Mondrian: On-Device High-Performance Video Analytics with Compressive Packed Inference
This work addresses the challenge of efficient video analytics on edge devices, offering a novel system-level optimization that is incremental but provides significant performance gains for real-time applications.
The paper tackles the problem of enabling high-performance object detection on high-resolution video streams on resource-constrained edge devices by introducing Mondrian, a system that uses Compressive Packed Inference to selectively process pixels and maximize accelerator utilization, resulting in 15.0-19.7% higher accuracy and 6.65x higher throughput compared to state-of-the-art baselines.
In this paper, we present Mondrian, an edge system that enables high-performance object detection on high-resolution video streams. Many lightweight models and system optimization techniques have been proposed for resource-constrained devices, but they do not fully utilize the potential of the accelerators over dynamic, high-resolution videos. To enable such capability, we devise a novel Compressive Packed Inference to minimize per-pixel processing costs by selectively determining the necessary pixels to process and combining them to maximize processing parallelism. In particular, our system quickly extracts ROIs and dynamically shrinks them, reflecting the effect of the fast-changing characteristics of objects and scenes.
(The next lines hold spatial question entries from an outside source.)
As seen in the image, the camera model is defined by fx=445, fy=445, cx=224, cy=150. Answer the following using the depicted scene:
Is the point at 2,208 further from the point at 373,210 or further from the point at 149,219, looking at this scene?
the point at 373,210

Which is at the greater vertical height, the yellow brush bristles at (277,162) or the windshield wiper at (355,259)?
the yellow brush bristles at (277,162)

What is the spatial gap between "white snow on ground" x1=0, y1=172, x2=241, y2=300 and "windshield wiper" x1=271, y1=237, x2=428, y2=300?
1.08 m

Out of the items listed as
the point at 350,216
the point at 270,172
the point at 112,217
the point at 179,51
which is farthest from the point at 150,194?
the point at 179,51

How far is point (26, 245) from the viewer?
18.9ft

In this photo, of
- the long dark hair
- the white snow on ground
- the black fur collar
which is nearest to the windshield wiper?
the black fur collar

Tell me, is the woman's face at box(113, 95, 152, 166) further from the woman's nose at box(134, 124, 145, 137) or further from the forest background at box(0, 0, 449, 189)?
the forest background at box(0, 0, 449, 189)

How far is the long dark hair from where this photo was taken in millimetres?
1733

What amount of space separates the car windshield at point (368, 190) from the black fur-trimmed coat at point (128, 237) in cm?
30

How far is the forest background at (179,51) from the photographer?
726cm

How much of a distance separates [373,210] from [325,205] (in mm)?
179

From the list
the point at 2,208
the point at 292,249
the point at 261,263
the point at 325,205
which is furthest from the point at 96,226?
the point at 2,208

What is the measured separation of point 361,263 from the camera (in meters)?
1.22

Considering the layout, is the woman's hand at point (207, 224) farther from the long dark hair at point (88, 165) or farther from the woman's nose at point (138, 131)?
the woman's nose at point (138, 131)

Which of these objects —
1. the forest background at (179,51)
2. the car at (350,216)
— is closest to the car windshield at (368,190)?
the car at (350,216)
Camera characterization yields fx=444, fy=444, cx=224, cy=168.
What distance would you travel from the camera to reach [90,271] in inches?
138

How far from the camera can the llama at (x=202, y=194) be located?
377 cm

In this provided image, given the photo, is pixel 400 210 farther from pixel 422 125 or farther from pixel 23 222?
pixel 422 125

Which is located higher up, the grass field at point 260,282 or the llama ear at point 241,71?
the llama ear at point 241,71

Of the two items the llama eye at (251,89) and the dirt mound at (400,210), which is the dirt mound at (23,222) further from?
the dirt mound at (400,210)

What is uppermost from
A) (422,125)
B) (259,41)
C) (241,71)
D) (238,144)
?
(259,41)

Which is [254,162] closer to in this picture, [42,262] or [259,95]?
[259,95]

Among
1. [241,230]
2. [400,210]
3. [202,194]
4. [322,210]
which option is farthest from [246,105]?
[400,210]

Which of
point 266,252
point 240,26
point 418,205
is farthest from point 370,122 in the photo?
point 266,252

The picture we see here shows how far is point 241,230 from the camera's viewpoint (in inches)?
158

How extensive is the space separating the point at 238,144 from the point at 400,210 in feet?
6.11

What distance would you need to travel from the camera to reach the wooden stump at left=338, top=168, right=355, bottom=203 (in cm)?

It then intelligently combines such scaled ROIs into large canvases to maximize the utilization of inference accelerators such as GPU. Evaluation across various datasets, models, and devices shows Mondrian outperforms state-of-the-art baselines (e.g., input rescaling, ROI extractions, ROI extractions+batching) by 15.0-19.7% higher accuracy, leading to $\times$6.65 higher throughput than frame-wise inference for processing various 1080p video streams. We will release the code after the paper review.